The maturation of Redskins' Matt Jones includes learning adulthood realities

Learning the ropes of professional football was only part of the adjustment this year for the Redskins rookie runner.

by Dan Roth, special to Breaking Burgundy

High-school graduates flock to college for a number of reasons beyond just expectations of debauchery clichêd by movies like "Animal House" and "Old School." Ostensibly, they also matriculate to establish a career path and gain the foundational knowledge to navigate it while transitioning to “adulthood” in the process.


The realities of adulthood, however, often don’t set in until after college, when the majority of students--formerly supported by financial aid, their parents or some combination therein--take on complete fiscal responsibility for their own existence. Though their larger-than-life personas that we see on television may lead us to think otherwise, NFL rookies are no different.


Running back Matt Jones, who was held out of Washington’s final three games with a hip pointer injury, watched from the sidelines as his rookie campaign officially ended with the Redskins’ playoff loss to the Green Bay Packers, 35-18. Jones, who is just one semester removed from the University of Florida, reflected on the responsibilities that come with being a young professional in any field during the team’s final media availability session Monday.


“I feel like I grew up as a man off the field, "said the father of a young daughter, "and definitely on the field. Throughout college, you kind of learn that, too. But in the NFL, now you’re really on your own. You’re not living off of financial aid or stuff like that. It’s your money and you’ve got to learn how to spend it. You’ve got to set a budget for yourself.”


Outside the realm of professional sports, few can relate to the experience of having an enormous audience analyzing their job performance every week. Jones’ career development even became the topic of water-cooler conversations after he exploded for 146 total yards and two touchdowns in Week 2. Though his job is unique in many ways, Jones’ maturation as both a person and a professional necessitated the same rudimentary discipline that precedes success for anybody in the general work force.

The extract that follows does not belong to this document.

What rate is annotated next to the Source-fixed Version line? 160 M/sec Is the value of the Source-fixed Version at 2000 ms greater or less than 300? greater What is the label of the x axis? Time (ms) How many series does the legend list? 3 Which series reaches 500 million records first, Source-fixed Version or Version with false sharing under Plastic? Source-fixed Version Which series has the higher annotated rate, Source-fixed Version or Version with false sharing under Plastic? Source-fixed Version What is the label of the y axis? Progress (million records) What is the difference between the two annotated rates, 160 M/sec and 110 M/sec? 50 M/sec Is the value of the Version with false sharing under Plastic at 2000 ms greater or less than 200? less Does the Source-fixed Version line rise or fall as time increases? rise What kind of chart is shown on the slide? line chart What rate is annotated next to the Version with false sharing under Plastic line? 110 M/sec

“On the field, its showing up on time and stuff like that,” Jones said.


Jones’ offseason priorities are two-fold. First, he plans to get fully healthy, which starts with an appointment to see a hip specialist in Philadelphia next week. Second, Jones emphasized that, once healthy, he’ll use the rest of the offseason to “train like I am a starter.” With Alfred Morris heading into free agency, that certainly a possibility.


It’s worth noting that Jones saw maturation in another aspect of himself, the one that helps him pay those bills.


“I grew up as a running back, too,” Jones said.